DAYTON, Ohio (WDTN) – On Tuesday, a Food and Drug Administration panel got together and endorsed Pfizer’s pediatric COVID-19 vaccination for children ages 5 through 11 years old.
“It’s going to be a huge step towards being able to get a handle on the number of new cases,” said Miami Valley Hospital Chief Medical Officer Dr. Roberto Colon.
Greene County resident Meghan Morgan, her husband, and their eldest son are all vaccinated. While her youngest are under the age of 12, Morgan says if approved, her children will get the vaccination. “We absolutely plan to get our younger two vaccinated as soon as it’s available,” said Morgan.
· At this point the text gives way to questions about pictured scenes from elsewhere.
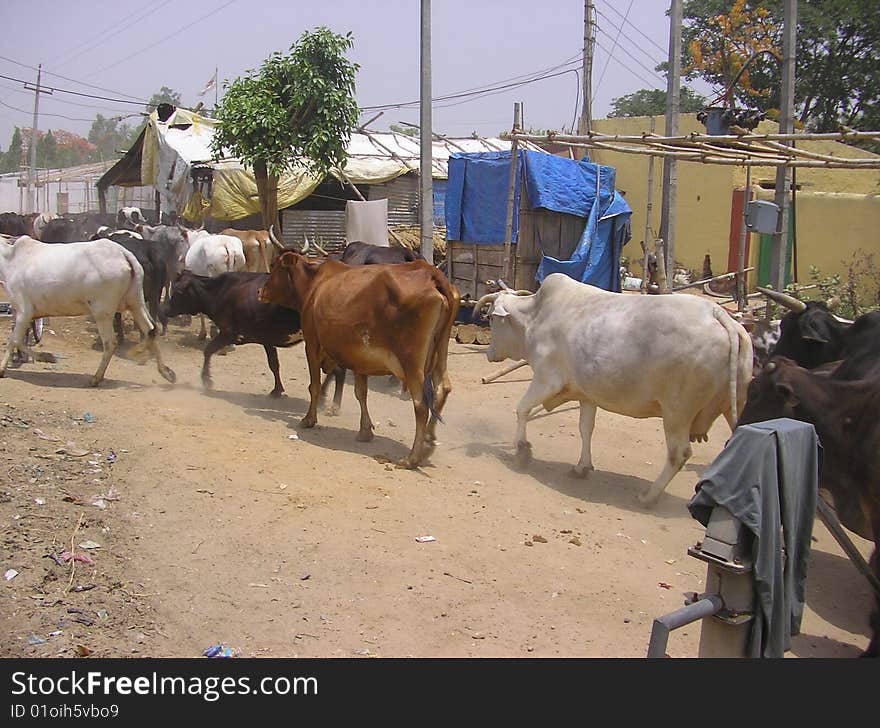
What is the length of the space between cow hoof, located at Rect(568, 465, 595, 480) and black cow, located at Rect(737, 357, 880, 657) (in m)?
2.64

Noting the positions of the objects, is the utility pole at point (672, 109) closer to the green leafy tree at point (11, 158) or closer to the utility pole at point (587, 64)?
the utility pole at point (587, 64)

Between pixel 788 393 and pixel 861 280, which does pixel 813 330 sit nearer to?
pixel 788 393

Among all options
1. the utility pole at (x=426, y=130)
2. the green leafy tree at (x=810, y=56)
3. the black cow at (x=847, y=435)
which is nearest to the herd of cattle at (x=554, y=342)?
the black cow at (x=847, y=435)

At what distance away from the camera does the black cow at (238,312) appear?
9336 mm

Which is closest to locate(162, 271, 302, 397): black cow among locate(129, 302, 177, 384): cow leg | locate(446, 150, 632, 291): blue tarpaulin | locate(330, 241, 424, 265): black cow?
locate(129, 302, 177, 384): cow leg

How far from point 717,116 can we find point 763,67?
18.8 metres

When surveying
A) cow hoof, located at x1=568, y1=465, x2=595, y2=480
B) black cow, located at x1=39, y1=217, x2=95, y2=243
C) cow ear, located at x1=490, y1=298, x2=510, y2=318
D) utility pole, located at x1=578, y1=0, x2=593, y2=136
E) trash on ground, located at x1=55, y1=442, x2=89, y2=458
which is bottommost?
cow hoof, located at x1=568, y1=465, x2=595, y2=480

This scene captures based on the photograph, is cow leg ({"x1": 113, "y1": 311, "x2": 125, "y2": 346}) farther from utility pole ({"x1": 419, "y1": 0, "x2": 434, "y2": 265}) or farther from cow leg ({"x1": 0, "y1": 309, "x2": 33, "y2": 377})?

This decision comes after many of Morgan’s husband’s family members have been hospitalized and even died from the virus. Due to this, Morgan says both she and her sons see vaccination as a way to protect both a father and husband. “We have decided that we’re going to do everything to protect him. Even more so, this feels like a small part to protect our community,” said Morgan.
On the other side of the COVID-19 vaccination debate, Dara Sorensen says for now, she and her husband have decided against vaccinating their 7 and 10-year-old sons.
“There’s just a lot of uncertainties right now. We’ve done our research. We’re not anti-vax in general, they’re all vaccinated with the traditional vaccines. We’re just not comfortable with how fast this one has come out,” said Sorensen.
Although Sorensen herself isn’t vaccinated, her husband is and she wishes more people would be understanding about families making independent choices. “I believe it’s a choice that needs to be made by each family, not one-size-fits-all. Don’t be pressured into something you might not be comfortable giving your children.”
After catching COVID-19 while pregnant with her fifth child and spreading it to her other children at home, fully vaccinated mother Bianca Battis says she’s now on the fence about vaccinating her children.
“I thought I was safe and thought I was protecting me and my babies. I still caught it and brought it home I feel to all of my children. I didn’t feel really safe anymore,” said Battis.
However, Dr. Colon says getting vaccinated against the virus continues to be the most efficient way for prevention, and encourages parents on the fence about the vaccination to talk with pediatricians. “Talk to the experts that have been taking care of kids who’ve been sick, by those who’ve been infected by COVID. To be able to get a really good balance on the information,” said Dr. Colon.